10.6 - Specifying Statistics

As mentioned earlier, the default statistic for analysis variables is SUM. There may be some instances, however, in which you want to display other statistics in your reports. To do so, you merely specify your desired statistic as an attribute in the DEFINE statement. Here's a list of the statistics you can request:

Statistic Description
CSS corrected sum of squares
USS uncorrected sum of squares
CV coefficient of variation
MAX maximum value
MEAN average value
MIN minimum value
N number of observations with nonmissing values
NMISS number of observations with missing values
RANGE range of values
STD standard deviation
STDERR standard error of the mean
SUM sum of the values
SUMWGT sum of the weight variable values
PCTN percentage of cell or row frequency to total frequency
PCTSUM percentage of cell or row sum to total sum
VAR variance of the values
T student's t-statistic for testing population mean is 0
PRT probability of a greater absolute value of student's t

Let's take a look at an example in which the mean statistic is requested.

Example 10.15 Section

The following REPORT procedure creates a report in which the average par and average yardage is reported for each of the four types of golf courses:

PROC REPORT data = stat480.penngolf NOWINDOWS HEADLINE;
     title 'Average Size of Some PA Golf Courses by Type';
     column Type Par Yards;
	 define Type / group 'Type of/Course' spacing = 6 
                    width = 8;
	 define Par /  mean format= 4.1 
                   'Average/Par' width = 7 center;
	 define Yards /  mean format = comma6.0 'Average/Yardage' 
                    width = 7 spacing = 4 center;
RUN;
 
Some Pennsylvania Golf Courses
Type of Course Average Par Average Yardage
Private 71.3 6,553
Public 72.0 6,525
Resort 72.0 7,071
SemiPri 70.6 6,395

The COLUMN statement tells SAS that we only want to display three columns, namely Type, Par, and Yards, in that order. The first DEFINE statement tells SAS to use Type as a group variable, as well as specifies the column heading, spacing, and width. The mean that is present in the second DEFINE statement tells SAS to calculate the average Par for each Type of golf course. The second DEFINE statement also tells SAS how to format the result, as well as how to label, justify and set the width of the Par column. The mean that is present in the third DEFINE statement tells SAS to calculate the average Yards for each Type of golf course. The third DEFINE statement also tells SAS how to format the result, as well as how to label, justify and set the width and spacing of the Yards column.

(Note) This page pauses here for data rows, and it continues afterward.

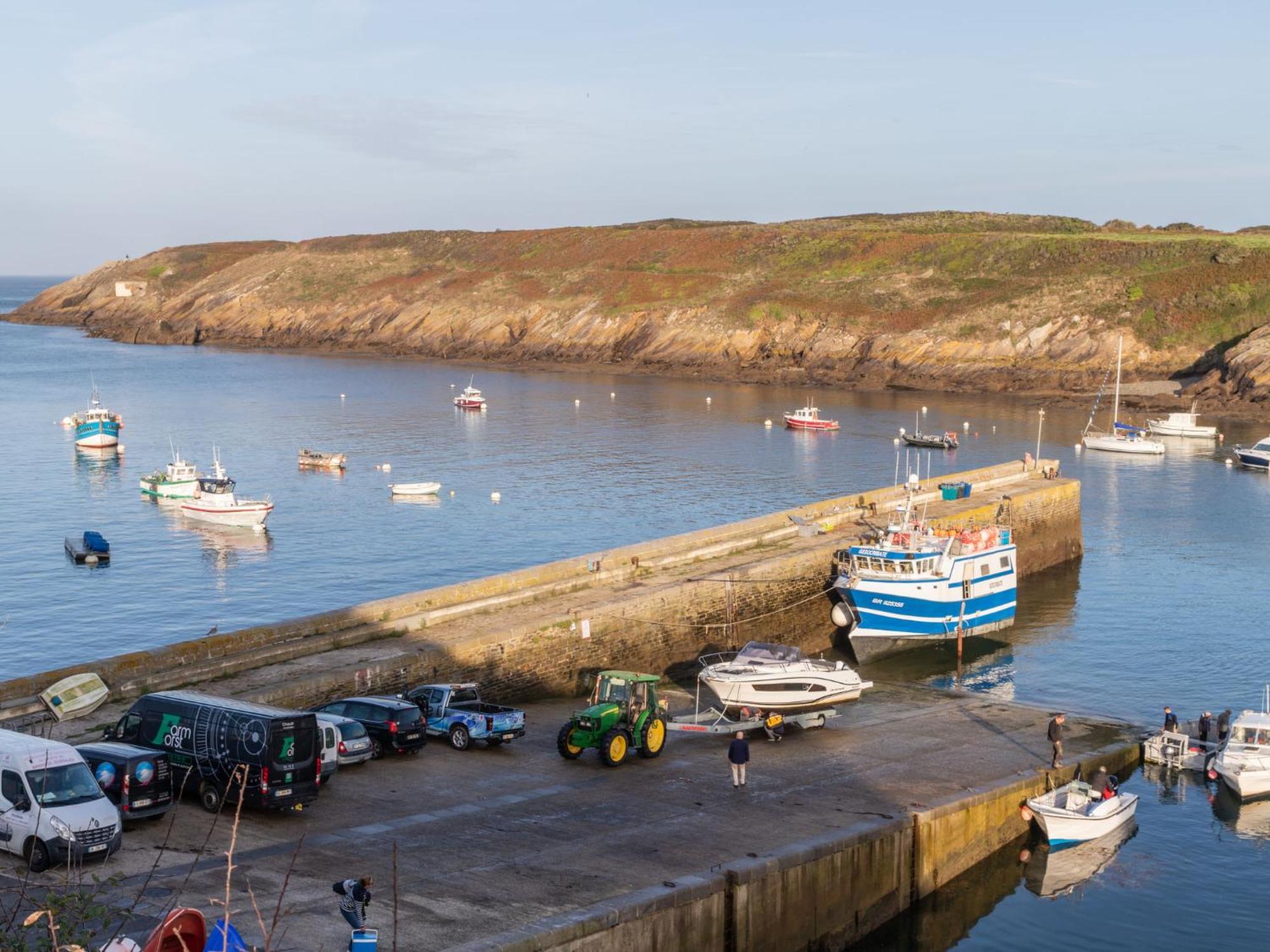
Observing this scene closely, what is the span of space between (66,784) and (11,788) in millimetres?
787

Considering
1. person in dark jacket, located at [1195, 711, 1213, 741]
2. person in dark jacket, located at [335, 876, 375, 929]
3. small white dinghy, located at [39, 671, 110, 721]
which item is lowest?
person in dark jacket, located at [1195, 711, 1213, 741]

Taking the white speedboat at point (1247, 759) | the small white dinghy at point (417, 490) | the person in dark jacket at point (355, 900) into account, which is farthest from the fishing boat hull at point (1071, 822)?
the small white dinghy at point (417, 490)

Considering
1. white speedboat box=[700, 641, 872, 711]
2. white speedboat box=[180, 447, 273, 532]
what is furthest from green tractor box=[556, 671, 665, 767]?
white speedboat box=[180, 447, 273, 532]

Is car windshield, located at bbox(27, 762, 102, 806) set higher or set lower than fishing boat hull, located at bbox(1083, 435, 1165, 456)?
higher

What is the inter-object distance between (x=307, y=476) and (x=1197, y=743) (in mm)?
62663

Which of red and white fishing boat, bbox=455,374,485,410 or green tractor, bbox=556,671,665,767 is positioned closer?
green tractor, bbox=556,671,665,767

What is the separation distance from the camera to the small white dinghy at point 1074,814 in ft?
92.1

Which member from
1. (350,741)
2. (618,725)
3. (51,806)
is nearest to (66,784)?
(51,806)

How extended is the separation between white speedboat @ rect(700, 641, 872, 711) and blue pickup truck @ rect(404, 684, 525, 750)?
21.6ft

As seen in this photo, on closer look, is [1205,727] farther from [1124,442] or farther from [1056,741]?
[1124,442]

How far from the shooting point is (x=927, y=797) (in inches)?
1064

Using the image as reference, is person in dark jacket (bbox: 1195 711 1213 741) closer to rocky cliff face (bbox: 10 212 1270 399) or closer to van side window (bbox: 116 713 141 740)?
van side window (bbox: 116 713 141 740)

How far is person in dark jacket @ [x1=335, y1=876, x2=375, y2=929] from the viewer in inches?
649

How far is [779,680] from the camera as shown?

Now, launch and run the SAS program, and review the output to convince yourself that SAS collapses the observations, and in so doing, calculates the averages of the Par and Yards variables for each Type of golf course.

Example 10.16 Section

The following example illustrates the type of one-line report you get when the columns of your report contain only (numeric) analysis variables:

PROC REPORT data = stat480.penngolf NOWINDOWS HEADLINE;
     title 'Size of Some PA Golf Courses';
     column Par Yards;
	 define Par /  mean format= 4.1 
                   'Average/Par' width = 7 center;
	 define Yards / format = comma7.0 'Total/Yardage' 
                    width = 7 spacing = 4 center;
RUN;
Size of Some Pennsylvania Golf Courses
Average Par Total Yardage
71.2 72,300

First, note that the COLUMN statement contains just two variables, Par and Yards, and that both are numeric variables. The first DEFINE statement tells SAS to calculate the average Par, as well as how to format the result and label, justify and set the width of the column. The second DEFINE statement tells SAS to calculate the total yards, as well as how to format the result and label, justify and set the width and spacing of the column.

Now, launch and run the SAS program, and review the output to convince yourself that SAS collapses all of the observations, and in so doing, calculates the average Par and the total Yards of all of the golf courses. It is in this way that we end up with just a one-line report.